正一はバツが悪そうな顔をすると小さく呟いた。

「あはは。ええやん。許したるし」

一つ溜め息をついてポンポンと空いている隣を叩いた。

「?」

首を傾げた正一に、

「ようさん貰てん。一緒に食べよ」

「・・・・・ええの?」

「いらんかったらええけど?」

並んでお菓子を頬張りながら明里の話、流行っている遊びの話、のんびりいろいろな話をした。
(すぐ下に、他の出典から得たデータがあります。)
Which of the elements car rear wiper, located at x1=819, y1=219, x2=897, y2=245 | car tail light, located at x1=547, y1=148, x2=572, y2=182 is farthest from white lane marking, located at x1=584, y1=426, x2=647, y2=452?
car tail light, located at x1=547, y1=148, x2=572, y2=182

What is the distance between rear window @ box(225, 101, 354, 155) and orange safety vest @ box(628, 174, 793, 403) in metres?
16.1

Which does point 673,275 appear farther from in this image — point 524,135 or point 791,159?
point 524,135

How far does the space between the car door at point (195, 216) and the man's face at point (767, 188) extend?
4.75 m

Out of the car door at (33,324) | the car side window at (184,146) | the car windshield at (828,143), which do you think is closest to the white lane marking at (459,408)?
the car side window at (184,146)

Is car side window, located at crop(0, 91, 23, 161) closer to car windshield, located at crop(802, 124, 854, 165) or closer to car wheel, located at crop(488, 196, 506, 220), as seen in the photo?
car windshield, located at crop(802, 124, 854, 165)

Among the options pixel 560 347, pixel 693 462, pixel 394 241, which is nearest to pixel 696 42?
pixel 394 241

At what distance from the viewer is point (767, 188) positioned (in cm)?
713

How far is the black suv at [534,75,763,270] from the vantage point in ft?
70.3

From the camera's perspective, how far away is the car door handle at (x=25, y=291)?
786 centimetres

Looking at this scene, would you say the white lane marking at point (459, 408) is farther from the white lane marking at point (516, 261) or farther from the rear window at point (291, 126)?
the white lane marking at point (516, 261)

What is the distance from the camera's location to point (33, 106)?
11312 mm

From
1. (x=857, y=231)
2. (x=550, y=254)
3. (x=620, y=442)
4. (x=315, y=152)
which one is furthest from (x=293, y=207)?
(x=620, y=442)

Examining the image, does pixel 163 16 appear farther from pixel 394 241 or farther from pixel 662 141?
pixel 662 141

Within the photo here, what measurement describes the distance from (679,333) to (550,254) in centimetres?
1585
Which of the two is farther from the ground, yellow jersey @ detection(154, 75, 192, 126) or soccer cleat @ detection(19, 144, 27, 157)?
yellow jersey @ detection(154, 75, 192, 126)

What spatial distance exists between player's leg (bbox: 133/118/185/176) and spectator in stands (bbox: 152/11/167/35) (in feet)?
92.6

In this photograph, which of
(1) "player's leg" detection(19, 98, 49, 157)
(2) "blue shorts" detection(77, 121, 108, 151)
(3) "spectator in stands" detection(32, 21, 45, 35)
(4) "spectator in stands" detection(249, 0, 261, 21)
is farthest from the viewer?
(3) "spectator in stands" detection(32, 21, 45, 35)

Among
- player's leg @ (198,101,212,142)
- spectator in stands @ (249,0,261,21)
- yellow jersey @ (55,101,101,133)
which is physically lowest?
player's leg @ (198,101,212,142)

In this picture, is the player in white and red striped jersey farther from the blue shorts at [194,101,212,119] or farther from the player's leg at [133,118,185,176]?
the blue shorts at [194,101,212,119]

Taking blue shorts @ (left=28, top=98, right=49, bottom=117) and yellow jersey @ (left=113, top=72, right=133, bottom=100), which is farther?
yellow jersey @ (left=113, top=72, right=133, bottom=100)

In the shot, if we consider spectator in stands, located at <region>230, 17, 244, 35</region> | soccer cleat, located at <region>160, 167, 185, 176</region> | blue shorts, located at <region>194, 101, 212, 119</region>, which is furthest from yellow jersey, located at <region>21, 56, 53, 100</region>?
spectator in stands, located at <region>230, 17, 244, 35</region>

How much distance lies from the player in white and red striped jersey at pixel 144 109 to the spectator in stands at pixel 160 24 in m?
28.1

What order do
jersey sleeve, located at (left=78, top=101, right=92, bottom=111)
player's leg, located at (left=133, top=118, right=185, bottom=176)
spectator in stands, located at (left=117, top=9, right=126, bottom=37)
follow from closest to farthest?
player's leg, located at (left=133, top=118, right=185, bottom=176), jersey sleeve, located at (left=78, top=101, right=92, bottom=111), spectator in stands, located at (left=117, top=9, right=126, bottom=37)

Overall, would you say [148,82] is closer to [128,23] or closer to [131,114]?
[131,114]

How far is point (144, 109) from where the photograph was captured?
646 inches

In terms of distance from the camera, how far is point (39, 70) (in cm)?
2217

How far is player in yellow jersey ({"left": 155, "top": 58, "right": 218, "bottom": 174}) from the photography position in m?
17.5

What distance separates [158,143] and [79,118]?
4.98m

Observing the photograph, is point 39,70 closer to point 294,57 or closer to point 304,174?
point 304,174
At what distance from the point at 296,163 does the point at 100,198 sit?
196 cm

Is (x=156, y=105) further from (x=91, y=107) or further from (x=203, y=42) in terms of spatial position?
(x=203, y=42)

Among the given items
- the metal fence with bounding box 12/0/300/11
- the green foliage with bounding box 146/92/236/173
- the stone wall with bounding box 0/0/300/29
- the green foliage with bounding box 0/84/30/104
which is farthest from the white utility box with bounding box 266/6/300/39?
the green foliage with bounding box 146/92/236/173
花街に生活拠点を置いている志津には新鮮な話ばかりで楽しかった。

今度遊ぶ約束もした。いろいろ教えてくれると言う。

「・・・・あんた、ちゃんと口利けたんやなぁ」

「な、なんや?」

「別にぃ。あ、そろそろ戻らんとっ。またいっぱい話してな」

「うん、今度は何か持ってくる」

「甘いもんがええなー」

いちいち真面目に頷く正一がおもしろい。

「ほな」

「うん」

手を振り合って別れた。

 

 

 

「何や、お志津。ええ事でもあったん?」

廊下を足早に歩いていた時、ふいに女将に声をかけられた。

「な〜んもあらしまへん♪」

首を傾げる女将を後に、軽い足取りで部屋へと行く。

「おしづー」

「はぁい」

袖からカサリとお菓子の包み紙が落ちた。

「ぁ・・・・・・・」

紙を拾い上げ、正一とのやりとりを思い出して

何となく口許が緩むのを感じながら、足早に廊下を歩いた。

 

 

お志津ちゃんと正一くん
年も近いだろうし、これから仲良くなってくれると良いなぁとか・・・・。
お志津ちゃんが恋も知らないまま職業として花街で生活していくのだけは
ちょっと・・・ね、哀しいなぁとか。
幼馴染みの可愛い関係いいですね^^
空子は幼馴染みとは兄弟のような関係なので想像できないのですけどね^^;
袖から落ちた包み紙。空子は小さいとき浴衣を着た時とか、
袖に何かをよくつっこんでいたみたいで、歩くと落としてたのを思い出して使ってみました。